The Magic Pitcher, a Walnut and the Art of Motorcycle Maintenance

Introduction

Al-Jazari describes a handsome pitcher of beautiful workmanship.  The slave brings it at the end of the meal and pours over a diner’s hands moderately warm water. To the surprised spectators, he serves a second,  miserable diner with water, too hot for bathing and too cold water for a third. Finally, he tilts the pitcher, and no water comes out. To the delight of the company, he continued his round and selects the “winners” who would receive proper bathing and the other who would get the party laugh. We are used getting cold or hot water by will, in the twelve century this was a technology miracle. To the best of my knowledge, this is the earliest Thermos, an insulating storage vessel for cold\hot drinks.

Water Pitcher, variable temperature, 1206 Topkapi manuscript.

How does it work?

The technical explanation, as always, will be colored in blue, so anyone who is not interested in heat transfer or patents to insert and take out water can skip those bits. Al-Jazari took a brass pitcher and removed the bottom and welded two parallel plates with a finger wide air gap in-between them.  Al-Jazari wrote that he tried to use a single brass plate as a spacer, but the cold water was heated, and the hot water got cold as expected. The copper is an excellent heat conductor, while the air trapped between the plates is an excellent heat insulator. Donald R. Hill,  the book translator, wrote:

“Although al-Jazari describes these devices at considerable length, the designs show little advance on those described by the Banu Musa [you can read more here] Indeed the latter are in several ways more sophisticated.”

However, to my knowledge, this is the first use of double walls and air insulation, and like a lot of al-Jazari work was obtained by trial and error. The drawings of al-Jazari are usually exceptional, but in this case, he chose a section that makes it more difficult, at least for me, to understand. I attach a contemporary drawing made by Donald R. Hill, The book translator, and annotator, showing two cross section. I added captions.

A drawing made by Donald R. Hill, The book translator, and annotator, showing two cross section of the pitcher.

## MATERIAL

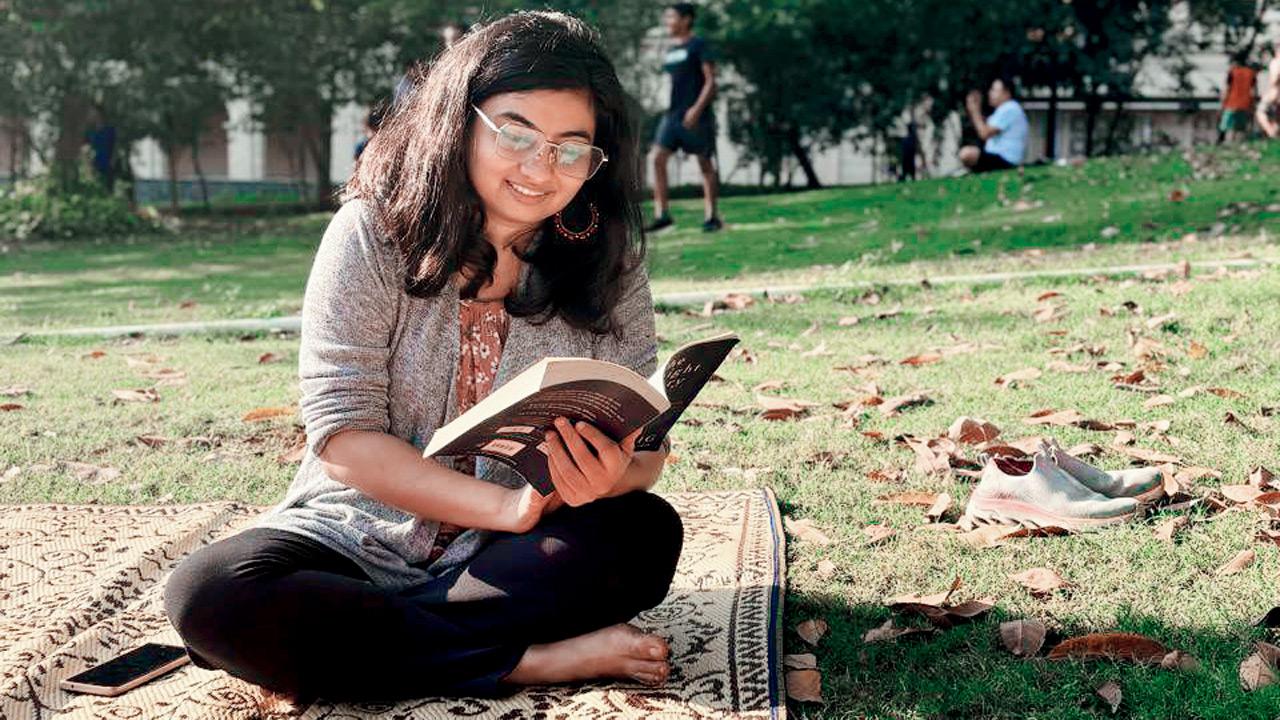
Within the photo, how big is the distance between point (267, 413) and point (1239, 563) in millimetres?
3589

## REQUIRED ACTIONS
• A. Answer these from the passage on al-Jazari's pitcher:
(i) What does the author call the earliest example of an insulating storage vessel for cold or hot drinks?
(ii) What did al-Jazari weld onto the brass pitcher after removing its bottom?
(iii) Who made the contemporary drawing showing two cross sections of the pitcher?
• B. Reproduce the part of the passage on al-Jazari's pitcher that begins with the words containing "Al-Jazari describes a" and ends with "for cold\hot drinks.".
The data are not needed here.

## CORRECT ANSWERS
• A.
(i) The pitcher al-Jazari describes, called the earliest Thermos.
(ii) Two parallel plates with a finger wide air gap between them.
(iii) Donald R. Hill, the book translator and annotator.

• B.
Al-Jazari describes a handsome pitcher of beautiful workmanship.  The slave brings it at the end of the meal and pours over a diner’s hands moderately warm water. To the surprised spectators, he serves a second,  miserable diner with water, too hot for bathing and too cold water for a third. Finally, he tilts the pitcher, and no water comes out. To the delight of the company, he continued his round and selects the “winners” who would receive proper bathing and the other who would get the party laugh. We are used getting cold or hot water by will, in the twelve century this was a technology miracle. To the best of my knowledge, this is the earliest Thermos, an insulating storage vessel for cold\hot drinks.